Monday, February 18, 2013

Systems: Facebook Taking a Page From Sun ZFS?

 Systems: Facebook Taking a Page From Sun ZFS?

Large vendors like Google have long created their own systems for their data centers. Facebook follows Google on creating their own systems for their data center, but contemplates taking a page from Sun's ZFS storage for their own flash optimizations.

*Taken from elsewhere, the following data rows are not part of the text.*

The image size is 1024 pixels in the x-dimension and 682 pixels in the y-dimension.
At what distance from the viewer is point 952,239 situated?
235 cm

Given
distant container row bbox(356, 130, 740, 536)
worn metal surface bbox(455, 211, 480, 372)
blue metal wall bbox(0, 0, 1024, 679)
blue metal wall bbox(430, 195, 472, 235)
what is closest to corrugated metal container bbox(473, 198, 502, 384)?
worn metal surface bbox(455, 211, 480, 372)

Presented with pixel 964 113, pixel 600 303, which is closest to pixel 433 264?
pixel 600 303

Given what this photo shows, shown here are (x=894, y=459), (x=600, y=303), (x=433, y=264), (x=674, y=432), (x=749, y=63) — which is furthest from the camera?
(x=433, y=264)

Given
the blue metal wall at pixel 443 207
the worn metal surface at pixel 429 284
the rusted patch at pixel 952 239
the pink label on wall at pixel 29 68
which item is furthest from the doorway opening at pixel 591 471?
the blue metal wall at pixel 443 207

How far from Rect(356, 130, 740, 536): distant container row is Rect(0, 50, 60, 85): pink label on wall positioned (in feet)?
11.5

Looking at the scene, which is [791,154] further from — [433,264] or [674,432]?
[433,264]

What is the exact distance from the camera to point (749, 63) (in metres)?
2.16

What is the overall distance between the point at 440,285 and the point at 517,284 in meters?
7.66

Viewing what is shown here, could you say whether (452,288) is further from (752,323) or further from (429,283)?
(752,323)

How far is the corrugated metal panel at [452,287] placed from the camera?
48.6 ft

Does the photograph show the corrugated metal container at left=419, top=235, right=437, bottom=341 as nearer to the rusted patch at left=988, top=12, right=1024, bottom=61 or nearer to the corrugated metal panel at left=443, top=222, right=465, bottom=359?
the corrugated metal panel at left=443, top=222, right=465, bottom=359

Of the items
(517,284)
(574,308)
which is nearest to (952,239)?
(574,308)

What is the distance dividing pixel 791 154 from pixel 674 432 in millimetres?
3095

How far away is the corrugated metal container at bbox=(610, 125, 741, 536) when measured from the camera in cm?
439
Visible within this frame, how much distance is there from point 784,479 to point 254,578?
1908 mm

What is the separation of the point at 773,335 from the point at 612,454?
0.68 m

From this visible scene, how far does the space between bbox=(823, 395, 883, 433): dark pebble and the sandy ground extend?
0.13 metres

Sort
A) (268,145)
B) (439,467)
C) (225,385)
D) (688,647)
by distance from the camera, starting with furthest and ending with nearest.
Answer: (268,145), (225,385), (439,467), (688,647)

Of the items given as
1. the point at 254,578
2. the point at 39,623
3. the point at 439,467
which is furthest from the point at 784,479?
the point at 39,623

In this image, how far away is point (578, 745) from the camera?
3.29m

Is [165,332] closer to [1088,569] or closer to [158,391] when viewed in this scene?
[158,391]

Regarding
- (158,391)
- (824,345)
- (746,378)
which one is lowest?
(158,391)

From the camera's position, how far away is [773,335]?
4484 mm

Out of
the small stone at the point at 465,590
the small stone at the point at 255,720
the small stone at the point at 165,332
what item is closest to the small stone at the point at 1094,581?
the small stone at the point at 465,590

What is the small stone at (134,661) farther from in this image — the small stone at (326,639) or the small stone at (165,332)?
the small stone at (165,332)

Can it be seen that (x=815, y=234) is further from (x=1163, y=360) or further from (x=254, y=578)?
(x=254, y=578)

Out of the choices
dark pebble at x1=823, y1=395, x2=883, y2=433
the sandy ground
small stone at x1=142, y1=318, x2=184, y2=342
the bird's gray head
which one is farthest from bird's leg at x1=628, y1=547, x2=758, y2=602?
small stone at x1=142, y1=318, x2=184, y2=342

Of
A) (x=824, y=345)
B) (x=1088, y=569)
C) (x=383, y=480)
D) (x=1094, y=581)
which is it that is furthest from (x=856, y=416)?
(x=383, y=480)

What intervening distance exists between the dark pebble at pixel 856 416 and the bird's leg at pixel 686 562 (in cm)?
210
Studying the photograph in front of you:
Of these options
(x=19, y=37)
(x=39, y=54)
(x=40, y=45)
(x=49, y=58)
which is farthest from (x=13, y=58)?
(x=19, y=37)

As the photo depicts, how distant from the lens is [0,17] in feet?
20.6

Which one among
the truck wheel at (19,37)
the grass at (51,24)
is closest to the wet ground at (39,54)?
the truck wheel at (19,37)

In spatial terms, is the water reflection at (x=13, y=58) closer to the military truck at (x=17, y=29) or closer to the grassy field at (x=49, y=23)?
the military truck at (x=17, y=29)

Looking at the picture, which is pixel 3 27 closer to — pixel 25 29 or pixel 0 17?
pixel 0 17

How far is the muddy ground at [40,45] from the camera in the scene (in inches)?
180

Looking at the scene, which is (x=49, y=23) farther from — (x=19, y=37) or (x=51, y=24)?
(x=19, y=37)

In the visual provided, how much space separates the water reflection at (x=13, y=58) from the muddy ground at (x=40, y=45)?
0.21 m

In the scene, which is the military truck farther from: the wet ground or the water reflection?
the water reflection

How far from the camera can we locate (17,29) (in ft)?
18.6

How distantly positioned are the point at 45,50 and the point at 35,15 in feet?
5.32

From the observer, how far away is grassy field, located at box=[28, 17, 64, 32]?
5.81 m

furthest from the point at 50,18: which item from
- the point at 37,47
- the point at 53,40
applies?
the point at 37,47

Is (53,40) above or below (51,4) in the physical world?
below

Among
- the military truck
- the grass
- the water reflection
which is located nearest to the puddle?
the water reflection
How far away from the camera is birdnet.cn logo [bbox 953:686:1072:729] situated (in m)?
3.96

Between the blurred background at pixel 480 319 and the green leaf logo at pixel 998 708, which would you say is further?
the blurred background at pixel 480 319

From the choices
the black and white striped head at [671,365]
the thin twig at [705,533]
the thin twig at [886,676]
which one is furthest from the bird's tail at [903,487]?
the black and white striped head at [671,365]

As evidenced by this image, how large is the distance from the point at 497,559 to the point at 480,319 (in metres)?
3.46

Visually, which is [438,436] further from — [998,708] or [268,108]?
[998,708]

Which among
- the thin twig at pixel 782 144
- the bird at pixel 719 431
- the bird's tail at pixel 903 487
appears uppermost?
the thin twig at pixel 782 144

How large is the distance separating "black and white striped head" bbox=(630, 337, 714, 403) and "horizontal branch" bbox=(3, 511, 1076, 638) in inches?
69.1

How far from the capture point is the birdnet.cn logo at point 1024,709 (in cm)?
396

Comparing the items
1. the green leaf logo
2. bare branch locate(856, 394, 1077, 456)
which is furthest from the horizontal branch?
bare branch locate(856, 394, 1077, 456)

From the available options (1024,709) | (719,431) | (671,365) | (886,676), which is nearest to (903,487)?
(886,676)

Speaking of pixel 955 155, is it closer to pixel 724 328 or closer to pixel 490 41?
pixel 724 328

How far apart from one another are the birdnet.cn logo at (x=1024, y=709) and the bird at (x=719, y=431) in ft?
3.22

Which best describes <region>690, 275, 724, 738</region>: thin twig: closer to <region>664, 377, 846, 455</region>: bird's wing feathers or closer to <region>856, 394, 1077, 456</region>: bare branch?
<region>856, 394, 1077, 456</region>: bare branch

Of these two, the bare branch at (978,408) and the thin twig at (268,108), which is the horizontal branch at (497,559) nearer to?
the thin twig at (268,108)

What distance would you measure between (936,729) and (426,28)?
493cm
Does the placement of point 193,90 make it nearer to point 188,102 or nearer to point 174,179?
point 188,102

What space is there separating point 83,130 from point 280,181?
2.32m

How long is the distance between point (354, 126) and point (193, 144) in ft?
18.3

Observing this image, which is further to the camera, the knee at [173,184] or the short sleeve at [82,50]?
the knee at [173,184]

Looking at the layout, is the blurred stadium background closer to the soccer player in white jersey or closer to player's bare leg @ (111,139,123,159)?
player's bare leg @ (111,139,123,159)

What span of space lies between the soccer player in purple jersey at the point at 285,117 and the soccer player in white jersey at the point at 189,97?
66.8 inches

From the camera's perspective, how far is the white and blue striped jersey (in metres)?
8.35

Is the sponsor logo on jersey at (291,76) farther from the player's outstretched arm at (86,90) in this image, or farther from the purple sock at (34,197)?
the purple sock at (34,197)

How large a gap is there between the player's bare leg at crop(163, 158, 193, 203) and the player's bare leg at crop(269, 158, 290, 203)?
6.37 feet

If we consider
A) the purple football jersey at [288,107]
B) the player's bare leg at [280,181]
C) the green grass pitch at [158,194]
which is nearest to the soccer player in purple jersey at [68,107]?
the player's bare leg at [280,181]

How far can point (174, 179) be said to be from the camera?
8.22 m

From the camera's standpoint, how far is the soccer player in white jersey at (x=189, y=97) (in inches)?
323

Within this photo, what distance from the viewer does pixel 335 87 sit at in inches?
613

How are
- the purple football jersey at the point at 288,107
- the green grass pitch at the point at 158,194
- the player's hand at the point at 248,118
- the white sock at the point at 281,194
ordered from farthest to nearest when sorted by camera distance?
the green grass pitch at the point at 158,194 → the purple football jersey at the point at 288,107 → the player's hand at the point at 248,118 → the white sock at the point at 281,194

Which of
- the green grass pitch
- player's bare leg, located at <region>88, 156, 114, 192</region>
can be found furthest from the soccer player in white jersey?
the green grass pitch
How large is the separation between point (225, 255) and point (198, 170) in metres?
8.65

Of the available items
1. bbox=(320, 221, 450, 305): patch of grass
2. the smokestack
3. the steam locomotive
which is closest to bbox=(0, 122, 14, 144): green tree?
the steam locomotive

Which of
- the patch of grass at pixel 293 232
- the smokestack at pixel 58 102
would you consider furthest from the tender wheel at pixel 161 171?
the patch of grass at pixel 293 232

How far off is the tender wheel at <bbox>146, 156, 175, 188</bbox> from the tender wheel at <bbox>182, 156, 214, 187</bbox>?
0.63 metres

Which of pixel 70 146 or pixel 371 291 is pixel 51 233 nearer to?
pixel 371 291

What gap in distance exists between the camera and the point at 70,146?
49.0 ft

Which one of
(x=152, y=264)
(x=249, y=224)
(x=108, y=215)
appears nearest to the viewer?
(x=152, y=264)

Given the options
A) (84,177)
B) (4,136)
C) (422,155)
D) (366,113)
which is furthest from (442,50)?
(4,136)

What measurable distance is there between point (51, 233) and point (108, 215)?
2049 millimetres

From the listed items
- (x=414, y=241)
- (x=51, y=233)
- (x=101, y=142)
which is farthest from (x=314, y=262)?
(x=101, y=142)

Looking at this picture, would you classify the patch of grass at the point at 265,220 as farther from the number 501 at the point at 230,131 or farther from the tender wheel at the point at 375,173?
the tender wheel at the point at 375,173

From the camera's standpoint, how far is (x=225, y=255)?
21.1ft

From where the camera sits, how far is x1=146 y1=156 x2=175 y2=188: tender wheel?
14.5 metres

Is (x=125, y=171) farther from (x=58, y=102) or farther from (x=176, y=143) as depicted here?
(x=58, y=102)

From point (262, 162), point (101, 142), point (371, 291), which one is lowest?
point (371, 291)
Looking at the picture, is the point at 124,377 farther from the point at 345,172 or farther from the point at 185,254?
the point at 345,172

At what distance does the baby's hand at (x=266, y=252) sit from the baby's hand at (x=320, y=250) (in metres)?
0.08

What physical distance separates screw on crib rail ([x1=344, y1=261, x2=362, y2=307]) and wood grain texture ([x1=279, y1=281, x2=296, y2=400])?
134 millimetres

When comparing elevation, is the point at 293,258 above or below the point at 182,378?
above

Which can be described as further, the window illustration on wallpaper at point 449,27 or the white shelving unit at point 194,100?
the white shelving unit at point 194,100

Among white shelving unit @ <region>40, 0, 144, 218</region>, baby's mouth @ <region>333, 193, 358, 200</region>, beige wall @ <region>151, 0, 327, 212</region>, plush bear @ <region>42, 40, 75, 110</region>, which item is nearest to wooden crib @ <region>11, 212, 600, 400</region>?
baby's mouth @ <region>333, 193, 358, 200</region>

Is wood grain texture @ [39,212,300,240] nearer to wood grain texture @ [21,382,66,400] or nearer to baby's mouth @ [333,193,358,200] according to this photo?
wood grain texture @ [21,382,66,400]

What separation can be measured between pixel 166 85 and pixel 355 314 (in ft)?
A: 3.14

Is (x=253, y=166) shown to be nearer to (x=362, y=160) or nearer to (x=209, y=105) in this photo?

[Facebook Server, courtesy ARS Technica]

Rotating Rust & Flash:
Facebook recognizes that traditional hard disks require significant power. Sun, over a half-decade ago, recognized that Flash could be used to reduce this power consumption. Sun designed ZFS file system to leverage two different kinds of flash: enterprise grade flash for the write log, and lower quality flash for read cache. By wisely choosing where to put lower quality flash in the storage tier, they were able to increase performance and reduce power consumption with fewer high-performance hard disks by combining the technology with ZFS. If the cheaper flash cell goes bad, they were only cache, and the actual data is still backed up against the real storage, which can be accessed at slower speeds, and the data can be automatically re-cached by ZFS.

Facebook has finally figured it out cheap Flash could reduce storage costs. Note, the discussion on using lower quality NAND flash in this data center article.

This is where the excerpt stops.